Оленька все-таки расплакалась, напуганная скорее не спящей под водой мамой, хотя в ее возрасте уже бы следовало все понять, а отцовским диким криком. Она зашлась слезами, стоя в дверном проеме, девочка с огромными глазами, полными слез, но папа не обратил на нее никакого внимания. Взрослая Ольга ненавидела его за это – он мог бросить доставать мать, но потом обязательно должен был вывести ее, собственную дочь, еще ничего не понимающую, из комнаты, и тогда в ее голове не осталось бы всего, то что происходило после…
Он уложил мать прямо на пол – она едва поместилась в тесной ванной, полная, румяная, обмякшая, упал перед ней на колени, прижимая ладони к щекам, крича и крича одну фразу как молитву, как заклинание:
– Марина, очнись, Марина! Пожалуйста!
Оленька стояла над ними, возвышаясь, но чувствовала она себя такой маленькой и такой растерянной, что не хватало сил даже просто стоять. Она присела, протянула ладонь к маме и коснулась ее кожи – будто сырого, прокисшего теста, мягкого и податливого. Отец продолжал кричать и кричать, и только тут, взяв маму за безвольно откинутую вверх руку, заглянув в ее стекленеющее лицо, девочка все вдруг поняла, и понимание оглушило ее сильным ударом.
И тогда она заревела громче папы.
Дальнейшее все было как в тумане – застывающая на полу мама, сломленный, скорченный отец, то кричащий что-то в мертвое лицо, то пытающийся делать бесполезное искусственное дыхание, она, ревущая от дикого страха, вцепившаяся в стремительно холодеющую руку, словно в спасительный якорь… Затем были глухие удары в дверь, кричащие соседи, сирены на улице и кто-то ворвался в квартиру. Девочку дернули рывком, но она намертво вцепилась в мамину руку, будто все еще ждала от нее поддержки и защиты.
– Унесите девочку! – рявкнул кто-то и дернул ее еще сильнее, но Оленька только громче зашлась плачем, до боли сжимая рыхлую ладонь, которая никак не хотела подарить ей ответное рукопожатие.

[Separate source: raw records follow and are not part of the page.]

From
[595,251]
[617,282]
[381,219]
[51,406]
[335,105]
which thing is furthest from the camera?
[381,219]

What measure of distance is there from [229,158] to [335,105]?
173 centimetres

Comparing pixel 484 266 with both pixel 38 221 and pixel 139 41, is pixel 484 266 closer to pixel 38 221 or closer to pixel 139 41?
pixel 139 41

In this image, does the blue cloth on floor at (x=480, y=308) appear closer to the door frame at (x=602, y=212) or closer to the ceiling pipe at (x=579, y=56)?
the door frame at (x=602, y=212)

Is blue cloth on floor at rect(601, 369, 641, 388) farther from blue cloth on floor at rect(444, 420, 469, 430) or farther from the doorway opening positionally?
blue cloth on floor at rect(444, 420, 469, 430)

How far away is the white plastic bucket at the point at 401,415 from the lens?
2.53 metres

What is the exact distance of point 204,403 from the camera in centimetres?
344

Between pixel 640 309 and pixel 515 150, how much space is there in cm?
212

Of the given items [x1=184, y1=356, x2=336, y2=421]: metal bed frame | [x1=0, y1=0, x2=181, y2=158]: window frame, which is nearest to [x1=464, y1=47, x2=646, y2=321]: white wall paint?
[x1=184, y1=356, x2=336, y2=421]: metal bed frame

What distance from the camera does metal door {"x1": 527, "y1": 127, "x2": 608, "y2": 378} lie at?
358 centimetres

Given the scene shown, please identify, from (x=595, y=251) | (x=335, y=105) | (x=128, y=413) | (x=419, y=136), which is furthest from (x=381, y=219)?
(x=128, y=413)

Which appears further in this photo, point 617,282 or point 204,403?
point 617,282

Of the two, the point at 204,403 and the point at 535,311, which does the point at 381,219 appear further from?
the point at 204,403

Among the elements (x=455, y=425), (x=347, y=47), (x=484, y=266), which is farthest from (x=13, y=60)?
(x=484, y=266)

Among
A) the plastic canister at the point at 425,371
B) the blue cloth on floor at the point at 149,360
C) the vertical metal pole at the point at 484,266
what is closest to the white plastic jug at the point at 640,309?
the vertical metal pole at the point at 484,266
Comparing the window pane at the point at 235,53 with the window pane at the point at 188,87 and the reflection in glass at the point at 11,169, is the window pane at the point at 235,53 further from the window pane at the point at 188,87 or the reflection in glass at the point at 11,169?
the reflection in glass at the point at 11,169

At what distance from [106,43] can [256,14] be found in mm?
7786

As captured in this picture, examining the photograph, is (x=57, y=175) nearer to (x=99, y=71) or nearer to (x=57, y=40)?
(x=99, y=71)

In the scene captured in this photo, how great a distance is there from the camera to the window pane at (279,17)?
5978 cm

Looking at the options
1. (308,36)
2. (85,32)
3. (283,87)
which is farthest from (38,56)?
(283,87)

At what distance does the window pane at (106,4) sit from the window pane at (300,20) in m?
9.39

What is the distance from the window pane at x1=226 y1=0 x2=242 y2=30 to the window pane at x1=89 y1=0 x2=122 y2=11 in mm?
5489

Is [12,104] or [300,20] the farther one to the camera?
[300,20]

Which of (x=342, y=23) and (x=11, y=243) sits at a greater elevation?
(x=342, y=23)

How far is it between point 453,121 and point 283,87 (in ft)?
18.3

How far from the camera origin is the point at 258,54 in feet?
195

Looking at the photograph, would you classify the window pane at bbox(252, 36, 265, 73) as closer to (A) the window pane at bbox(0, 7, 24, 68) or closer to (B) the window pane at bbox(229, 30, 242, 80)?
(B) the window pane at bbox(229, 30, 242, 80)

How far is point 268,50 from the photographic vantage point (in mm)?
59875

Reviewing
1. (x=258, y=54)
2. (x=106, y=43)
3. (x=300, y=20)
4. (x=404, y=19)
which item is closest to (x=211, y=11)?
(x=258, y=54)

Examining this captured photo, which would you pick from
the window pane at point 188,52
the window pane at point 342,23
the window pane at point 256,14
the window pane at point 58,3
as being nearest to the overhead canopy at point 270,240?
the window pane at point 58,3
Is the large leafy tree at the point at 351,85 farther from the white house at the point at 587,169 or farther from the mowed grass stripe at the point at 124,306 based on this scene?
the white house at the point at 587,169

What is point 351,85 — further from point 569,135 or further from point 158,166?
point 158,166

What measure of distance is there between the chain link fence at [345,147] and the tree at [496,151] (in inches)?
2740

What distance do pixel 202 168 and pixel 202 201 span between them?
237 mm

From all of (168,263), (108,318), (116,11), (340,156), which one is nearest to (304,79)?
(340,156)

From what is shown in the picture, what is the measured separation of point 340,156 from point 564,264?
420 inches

Наверное, кто-то разжимал ее маленькие, побелевшие пальцы, отдирал от матери, чтобы, наконец, убрать от ребенка эту страшную картину. Оля отчаянно сопротивлялась, просила не забирать маму, звала ее и звала, а отец все сидел, почти не двигаясь, только шептал все что-то малоразличимое.
Кто-то подхватил девочку, плачущую, на руки, и унес, но она увидела через плечо этого незнакомца, как выволакивали из ванной не сопротивляющегося отца и приседали у белеющей мамы…
Кажется, ее закутали в одеяло, сунули кружку воды, и зубы ее отчаянно стучали по фарфоровой каемке. Соседка, присевшая на диван, испуганно притихшая, взяла ее на колени и баюкала, что-то едва слышно рассказывающая присевшему незнакомцу в темной форме. По коридору сновали полицейские, врачи, трещали мобильные телефоны и горько пахло валерьянкой. Ее отпаивали чем-то, о чем-то спрашивали, но она сидела молча, маленькая девочка с растрепанными белыми косичками, тупо пялящаяся в одну точку на полу.